EXERCISE INSTRUCTIONS
Reproduce the lines below word for word, beginning at the start and continuing through the line containing "1605 centimetres". Omit the pictures.

Start DATASET ENTRIES

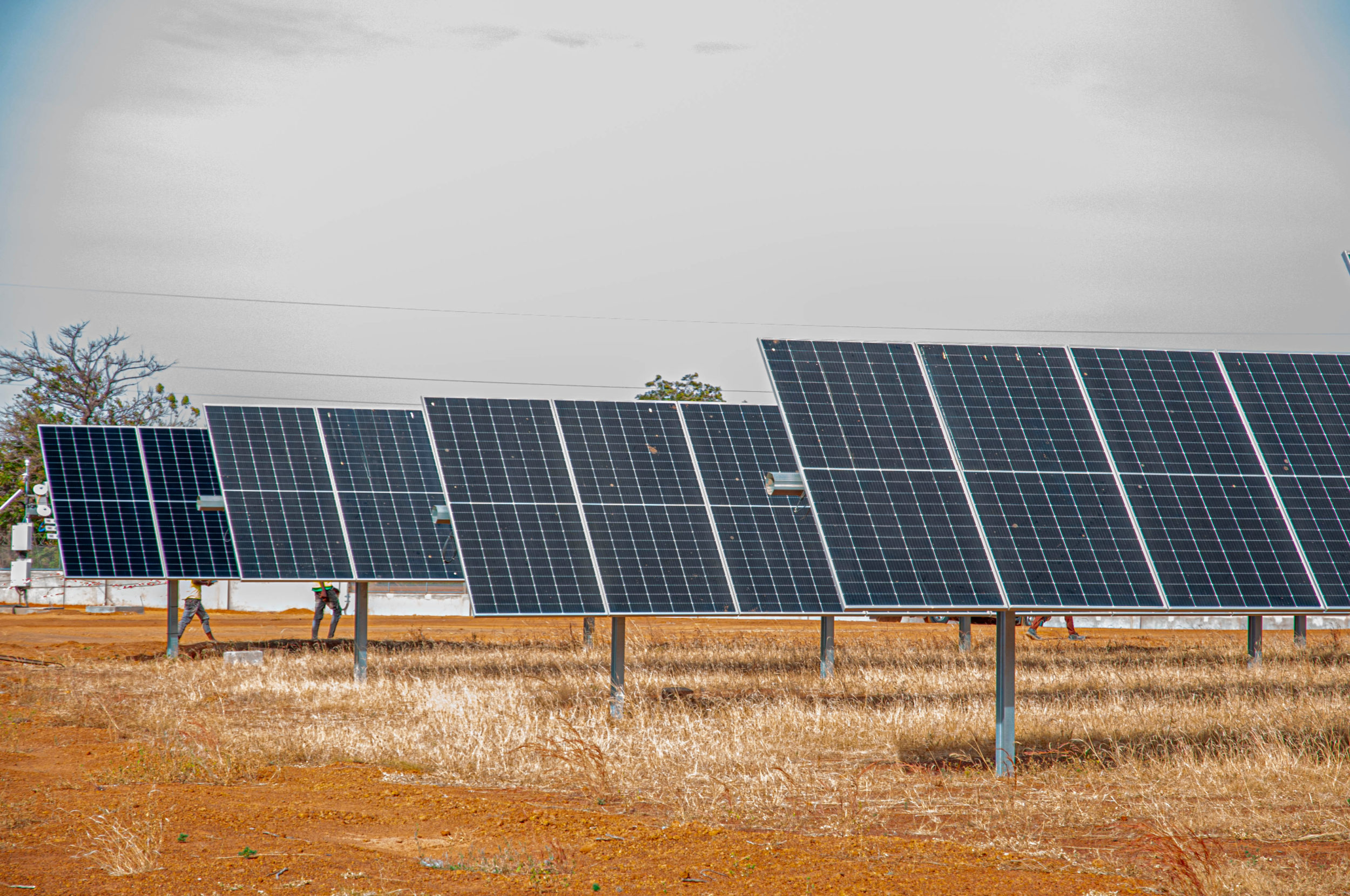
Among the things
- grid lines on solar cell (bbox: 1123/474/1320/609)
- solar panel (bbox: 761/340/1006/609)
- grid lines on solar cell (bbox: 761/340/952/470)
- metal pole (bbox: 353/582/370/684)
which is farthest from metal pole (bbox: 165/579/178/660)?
grid lines on solar cell (bbox: 1123/474/1320/609)

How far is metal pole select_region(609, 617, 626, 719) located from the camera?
1605 centimetres

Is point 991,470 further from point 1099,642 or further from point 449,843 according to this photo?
point 1099,642

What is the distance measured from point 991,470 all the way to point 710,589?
527 centimetres

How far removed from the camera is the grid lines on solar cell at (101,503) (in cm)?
2497

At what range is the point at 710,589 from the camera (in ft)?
54.1

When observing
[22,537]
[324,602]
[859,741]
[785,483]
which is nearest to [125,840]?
[785,483]

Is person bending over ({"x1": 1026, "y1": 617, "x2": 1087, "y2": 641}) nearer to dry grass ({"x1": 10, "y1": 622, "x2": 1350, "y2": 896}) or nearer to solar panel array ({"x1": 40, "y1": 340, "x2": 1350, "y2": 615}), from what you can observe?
dry grass ({"x1": 10, "y1": 622, "x2": 1350, "y2": 896})

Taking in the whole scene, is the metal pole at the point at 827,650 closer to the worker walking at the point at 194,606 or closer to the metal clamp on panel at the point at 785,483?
the metal clamp on panel at the point at 785,483

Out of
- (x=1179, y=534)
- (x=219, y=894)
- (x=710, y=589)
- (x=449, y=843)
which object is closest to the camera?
(x=219, y=894)

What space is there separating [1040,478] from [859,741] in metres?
4.04

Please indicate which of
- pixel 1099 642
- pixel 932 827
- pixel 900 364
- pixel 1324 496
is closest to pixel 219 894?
pixel 932 827

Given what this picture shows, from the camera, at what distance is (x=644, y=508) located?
1784 centimetres

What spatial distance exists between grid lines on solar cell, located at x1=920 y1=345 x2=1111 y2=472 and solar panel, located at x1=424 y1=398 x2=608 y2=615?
5477mm

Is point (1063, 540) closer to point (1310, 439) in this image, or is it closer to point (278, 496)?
point (1310, 439)
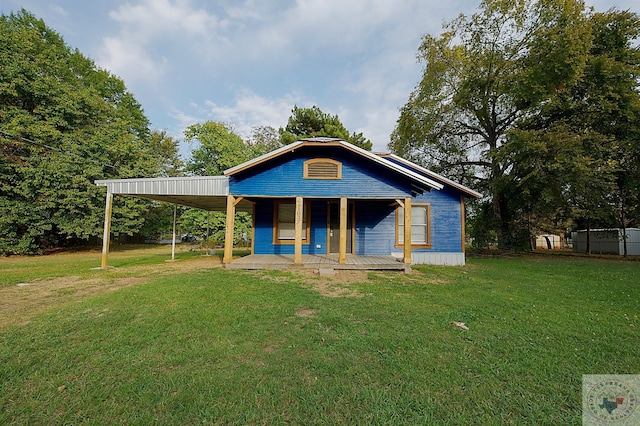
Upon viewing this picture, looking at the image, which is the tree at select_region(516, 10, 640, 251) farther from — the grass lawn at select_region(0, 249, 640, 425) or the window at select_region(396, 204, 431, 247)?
the grass lawn at select_region(0, 249, 640, 425)

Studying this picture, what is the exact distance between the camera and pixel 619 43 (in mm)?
14227

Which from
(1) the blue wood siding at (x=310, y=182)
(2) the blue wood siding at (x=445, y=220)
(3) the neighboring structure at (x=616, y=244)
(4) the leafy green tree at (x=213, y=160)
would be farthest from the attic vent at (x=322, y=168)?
Result: (3) the neighboring structure at (x=616, y=244)

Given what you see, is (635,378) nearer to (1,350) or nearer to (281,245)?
(1,350)

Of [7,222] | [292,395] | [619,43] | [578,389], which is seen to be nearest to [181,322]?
[292,395]

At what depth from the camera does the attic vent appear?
30.8 feet

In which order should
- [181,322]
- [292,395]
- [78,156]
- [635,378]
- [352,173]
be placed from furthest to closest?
[78,156]
[352,173]
[181,322]
[635,378]
[292,395]

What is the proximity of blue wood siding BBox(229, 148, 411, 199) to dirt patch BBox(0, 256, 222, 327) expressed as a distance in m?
3.99

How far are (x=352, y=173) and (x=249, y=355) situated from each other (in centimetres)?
722

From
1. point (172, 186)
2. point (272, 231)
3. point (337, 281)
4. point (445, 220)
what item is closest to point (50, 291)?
point (172, 186)

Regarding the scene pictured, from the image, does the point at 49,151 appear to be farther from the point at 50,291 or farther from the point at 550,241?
the point at 550,241

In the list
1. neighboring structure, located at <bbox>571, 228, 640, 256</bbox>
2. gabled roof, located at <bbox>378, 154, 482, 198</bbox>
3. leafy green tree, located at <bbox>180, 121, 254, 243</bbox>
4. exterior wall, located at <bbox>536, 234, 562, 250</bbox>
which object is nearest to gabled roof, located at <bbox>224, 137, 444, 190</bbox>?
gabled roof, located at <bbox>378, 154, 482, 198</bbox>

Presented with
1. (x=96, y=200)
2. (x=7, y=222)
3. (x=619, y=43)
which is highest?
(x=619, y=43)
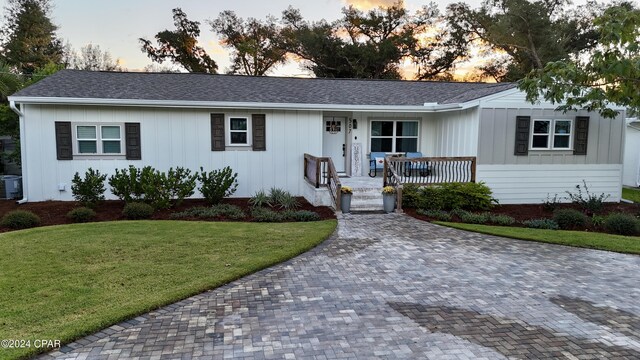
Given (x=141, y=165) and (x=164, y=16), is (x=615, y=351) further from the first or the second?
(x=164, y=16)

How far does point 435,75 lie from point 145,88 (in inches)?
1038

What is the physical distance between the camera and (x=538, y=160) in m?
13.1

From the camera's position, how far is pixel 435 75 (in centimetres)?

End DATASET ENTRIES

WRITTEN RESPONSE
Among the things
- grid lines on solar cell (bbox: 1123/474/1320/609)
- solar panel (bbox: 761/340/1006/609)
- grid lines on solar cell (bbox: 761/340/952/470)
- metal pole (bbox: 353/582/370/684)
which is farthest from metal pole (bbox: 165/579/178/660)?
grid lines on solar cell (bbox: 1123/474/1320/609)

How far is metal pole select_region(609, 617, 626, 719) located from the camera?
1605 centimetres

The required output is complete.